▸ DATASET RECORDS:
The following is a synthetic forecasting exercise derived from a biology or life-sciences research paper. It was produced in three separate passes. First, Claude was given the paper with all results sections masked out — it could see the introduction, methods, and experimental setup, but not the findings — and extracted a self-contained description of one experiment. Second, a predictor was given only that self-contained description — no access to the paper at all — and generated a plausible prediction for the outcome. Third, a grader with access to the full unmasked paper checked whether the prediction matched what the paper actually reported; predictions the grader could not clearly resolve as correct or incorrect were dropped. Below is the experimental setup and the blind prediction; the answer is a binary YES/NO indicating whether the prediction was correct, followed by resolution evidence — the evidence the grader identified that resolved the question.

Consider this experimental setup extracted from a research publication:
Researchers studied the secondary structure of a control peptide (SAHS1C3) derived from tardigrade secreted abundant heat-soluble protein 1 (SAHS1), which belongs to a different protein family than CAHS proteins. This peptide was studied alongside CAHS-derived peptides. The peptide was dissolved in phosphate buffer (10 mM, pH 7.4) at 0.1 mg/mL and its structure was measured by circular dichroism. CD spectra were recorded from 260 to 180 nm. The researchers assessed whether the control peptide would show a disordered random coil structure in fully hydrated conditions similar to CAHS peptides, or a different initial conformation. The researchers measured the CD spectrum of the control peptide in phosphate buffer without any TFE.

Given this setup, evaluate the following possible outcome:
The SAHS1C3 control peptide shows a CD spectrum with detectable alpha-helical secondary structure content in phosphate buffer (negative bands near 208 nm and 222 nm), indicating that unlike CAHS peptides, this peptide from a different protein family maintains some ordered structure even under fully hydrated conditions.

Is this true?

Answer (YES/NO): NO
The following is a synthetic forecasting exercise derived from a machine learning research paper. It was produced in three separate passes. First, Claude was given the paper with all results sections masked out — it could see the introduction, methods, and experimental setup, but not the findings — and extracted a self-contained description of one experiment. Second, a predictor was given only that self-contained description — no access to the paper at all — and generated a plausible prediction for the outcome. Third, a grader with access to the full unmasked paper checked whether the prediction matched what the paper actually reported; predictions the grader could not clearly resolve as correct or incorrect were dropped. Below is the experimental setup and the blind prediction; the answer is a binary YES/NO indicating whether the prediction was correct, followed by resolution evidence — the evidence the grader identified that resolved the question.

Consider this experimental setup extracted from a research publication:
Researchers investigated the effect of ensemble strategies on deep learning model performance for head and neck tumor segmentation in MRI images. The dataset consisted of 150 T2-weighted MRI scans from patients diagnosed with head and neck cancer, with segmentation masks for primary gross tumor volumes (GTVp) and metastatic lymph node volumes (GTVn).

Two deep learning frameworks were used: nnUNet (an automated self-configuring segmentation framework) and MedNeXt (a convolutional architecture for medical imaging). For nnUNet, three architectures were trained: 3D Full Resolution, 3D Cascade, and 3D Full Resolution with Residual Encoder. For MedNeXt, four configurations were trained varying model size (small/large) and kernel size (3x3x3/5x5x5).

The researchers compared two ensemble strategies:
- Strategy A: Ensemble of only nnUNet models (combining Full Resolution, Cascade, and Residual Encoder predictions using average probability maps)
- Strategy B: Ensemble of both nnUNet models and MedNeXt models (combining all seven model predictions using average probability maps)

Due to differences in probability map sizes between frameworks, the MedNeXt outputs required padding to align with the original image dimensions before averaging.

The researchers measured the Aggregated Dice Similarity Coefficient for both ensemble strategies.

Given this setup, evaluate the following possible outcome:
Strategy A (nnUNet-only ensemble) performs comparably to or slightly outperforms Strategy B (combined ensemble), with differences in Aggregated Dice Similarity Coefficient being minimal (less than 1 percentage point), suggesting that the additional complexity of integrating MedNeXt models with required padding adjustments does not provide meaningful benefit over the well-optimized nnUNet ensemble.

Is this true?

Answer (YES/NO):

▸ TASK:
Go line by line through the records above and copy each one containing "average".

▸ OUTPUT FOR THIS TASK:
- Strategy A: Ensemble of only nnUNet models (combining Full Resolution, Cascade, and Residual Encoder predictions using average probability maps)
- Strategy B: Ensemble of both nnUNet models and MedNeXt models (combining all seven model predictions using average probability maps)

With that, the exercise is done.